» 練習課題 A
レコードのうち、「for any lamps」を含む行から始まり「568,286,583,322」を含む行で終わる範囲を、各行を一つの文字列とするJSONリストに変換してください。空行は除いてください。

» 本文
+ + + +
もっともテーブルといっても、ベンチのようなものを三つ並べて上に白いテーブル掛けを掛け、ナイフやフォークやナプキンを揃えたものだ。
みんなどうにかテーブルの周囲に坐った。
ある人は横膝に坐り、ある人は胡座をかいた。
シェパード氏は滑稽な方で、床にべたっと坐って、足をテーブルの下に突っ込んだが、向こう側まで届くほどだった。
私はいつものように坐ったが、村田氏が他の人たちにこんなことを話しおられるのが聞こえてきた。
「クララさんは本当にとても上手に坐られますな、まるで日本人のようだ」
私はディクソン氏とシェパード夫人の間に挟まれていたけれど、夫人はしょっちゅう私をつっついて、次々に回ってくるご馳走を「これは何ですか?」と聞いてきた。
一つは大根だったのだけど、彼女は私が「ドライコーン」<乾したトウモロコシ>と云ったと思ったらしい。
みんな賑やかに喋ったり、笑ったりして楽しい食事だった。
食後に花屋敷の中を散歩して、土地の人が珍重する「秋の七草」などを鑑賞した。
夜に入ってからの帰り道は一団と快適であった。
あたりをぼんやり照らす朧気な提灯の光の中でいろいろの歌――荘重なものから滑稽なものまで――を歌った。
滑稽なものでは「三匹の黒い鵜」「メアリ・アン」「可哀想な駒鳥」「乙女」「ちいさい子ネズミ」などが一番おかしかった。
子供たちも上手に歌って興をそえた。
とにかくとても愉快であった。
ディクソン氏が家まで送って下さり、大学の帽子とガウンを見せて下さると約束した。
家に着いたのは夜の八時半だった。


1878年10月3日 木曜日
アディと私はサットン家のテニスのパーティーに行く予定の筈が。
プレストン・クレッカーの誕生日だということなので、アディはプレストンを手伝ってお祝いをしてあげるために築地に行くことになり、私は連れて行かなければならなかった。
帰り道いろいろ用足しをした。
ド・ボワンヴィル夫人が夕食にみえて、そのあと母と一緒にYMCAのパーティーに行かれた。
でもその前にちょっとした音楽会を家でした。
夫人はとても良い声で、正確に歌われる。
私は母たちのお伴はせず、家にいて本を読んだりオルガンを弾いたりした。
「YMCAのパーティーに連れて行ってあげましょう」
ディクソン氏は以前からそう宣言したのだけれど、今日の午後になって悲しい顔をして現れた。
「パークス夫人について来て欲しいと頼まれてしまい、どうしても断り切れなかったので先般の約束は勘弁して頂けませんか?」
「…………」
それは侮辱と取るべきかどうか分からなかったけれど、私たちは憤慨した。
+ + + +
データセットの抜粋
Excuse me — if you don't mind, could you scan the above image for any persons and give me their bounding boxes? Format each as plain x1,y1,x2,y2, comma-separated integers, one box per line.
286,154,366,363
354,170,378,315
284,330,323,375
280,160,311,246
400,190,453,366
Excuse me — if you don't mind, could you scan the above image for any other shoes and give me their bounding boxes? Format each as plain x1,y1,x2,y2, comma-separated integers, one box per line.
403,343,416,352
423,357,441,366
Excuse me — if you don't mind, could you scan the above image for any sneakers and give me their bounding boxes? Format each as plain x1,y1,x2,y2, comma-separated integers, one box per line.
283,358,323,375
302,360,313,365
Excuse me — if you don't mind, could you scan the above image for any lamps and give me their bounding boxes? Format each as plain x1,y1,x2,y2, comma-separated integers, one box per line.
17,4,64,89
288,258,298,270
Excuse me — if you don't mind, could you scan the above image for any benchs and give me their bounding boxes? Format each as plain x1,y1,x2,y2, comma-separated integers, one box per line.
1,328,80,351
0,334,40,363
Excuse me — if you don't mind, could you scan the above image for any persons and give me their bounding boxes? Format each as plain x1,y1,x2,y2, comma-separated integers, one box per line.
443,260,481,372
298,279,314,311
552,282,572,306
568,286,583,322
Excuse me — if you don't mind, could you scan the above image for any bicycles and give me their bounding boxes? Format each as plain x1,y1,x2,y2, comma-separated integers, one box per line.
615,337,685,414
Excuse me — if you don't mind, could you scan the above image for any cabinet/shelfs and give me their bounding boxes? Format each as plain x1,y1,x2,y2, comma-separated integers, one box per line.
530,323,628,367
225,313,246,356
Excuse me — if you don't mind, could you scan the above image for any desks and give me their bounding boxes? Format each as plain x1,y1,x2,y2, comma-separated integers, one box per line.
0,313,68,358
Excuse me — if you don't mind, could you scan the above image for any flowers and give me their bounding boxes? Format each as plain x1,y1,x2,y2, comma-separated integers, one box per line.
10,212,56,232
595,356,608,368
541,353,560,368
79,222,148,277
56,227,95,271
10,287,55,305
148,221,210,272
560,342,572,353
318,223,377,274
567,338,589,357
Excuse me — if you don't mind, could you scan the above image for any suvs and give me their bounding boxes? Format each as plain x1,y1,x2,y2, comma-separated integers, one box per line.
+ + + +
» 練習課題 B
本文によると、家に着いたのは何時でしたか。

» 解答 A
[
  "Excuse me — if you don't mind, could you scan the above image for any lamps and give me their bounding boxes? Format each as plain x1,y1,x2,y2, comma-separated integers, one box per line.",
  "17,4,64,89",
  "288,258,298,270",
  "Excuse me — if you don't mind, could you scan the above image for any benchs and give me their bounding boxes? Format each as plain x1,y1,x2,y2, comma-separated integers, one box per line.",
  "1,328,80,351",
  "0,334,40,363",
  "Excuse me — if you don't mind, could you scan the above image for any persons and give me their bounding boxes? Format each as plain x1,y1,x2,y2, comma-separated integers, one box per line.",
  "443,260,481,372",
  "298,279,314,311",
  "552,282,572,306",
  "568,286,583,322"
]

» 解答 B
夜の八時半に家に着きました。